*** Block opens ***

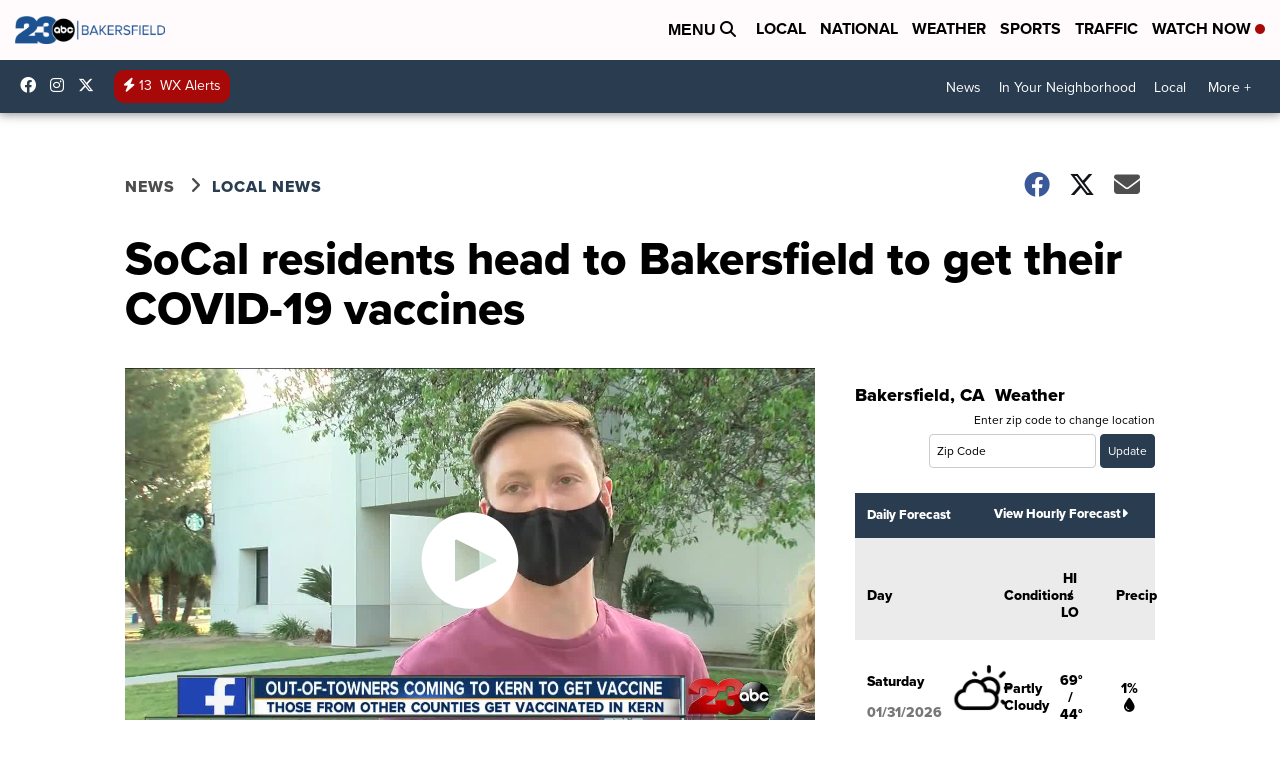

--- FILE ---
content_type: application/javascript; charset=utf-8
request_url: https://fundingchoicesmessages.google.com/f/AGSKWxUD8cDt8-hdNrpwDZC64oSRI6WiNZwKo2BRU1QSHPIsUUDNZXMVFLGFnzQlWFQlWN_d5CYLh-buOVwPxKR46gkZgON1iMAtCbwjCUKC3RQ1alpGxmcliGPa1tyUjezF1H2RCBb3y2J6hhROdwm1cV35COMdDyNhwr0kaSyUxxKf89eVye8hf5-aAVX2/_/ads.load./common/dart_wrapper_/processad./adTools._Ad125.
body_size: -1285
content:
window['4d40acca-902c-4f4f-9f03-23cb1ea06772'] = true;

*** Block closes ***

REQUIREMENT: Leave out the pictures and return the listing exactly.

SOLUTION FOR THIS TASK:
--- FILE ---
content_type: application/javascript; charset=utf-8
request_url: https://fundingchoicesmessages.google.com/f/AGSKWxUD8cDt8-hdNrpwDZC64oSRI6WiNZwKo2BRU1QSHPIsUUDNZXMVFLGFnzQlWFQlWN_d5CYLh-buOVwPxKR46gkZgON1iMAtCbwjCUKC3RQ1alpGxmcliGPa1tyUjezF1H2RCBb3y2J6hhROdwm1cV35COMdDyNhwr0kaSyUxxKf89eVye8hf5-aAVX2/_/ads.load./common/dart_wrapper_/processad./adTools._Ad125.
body_size: -1285
content:
window['4d40acca-902c-4f4f-9f03-23cb1ea06772'] = true;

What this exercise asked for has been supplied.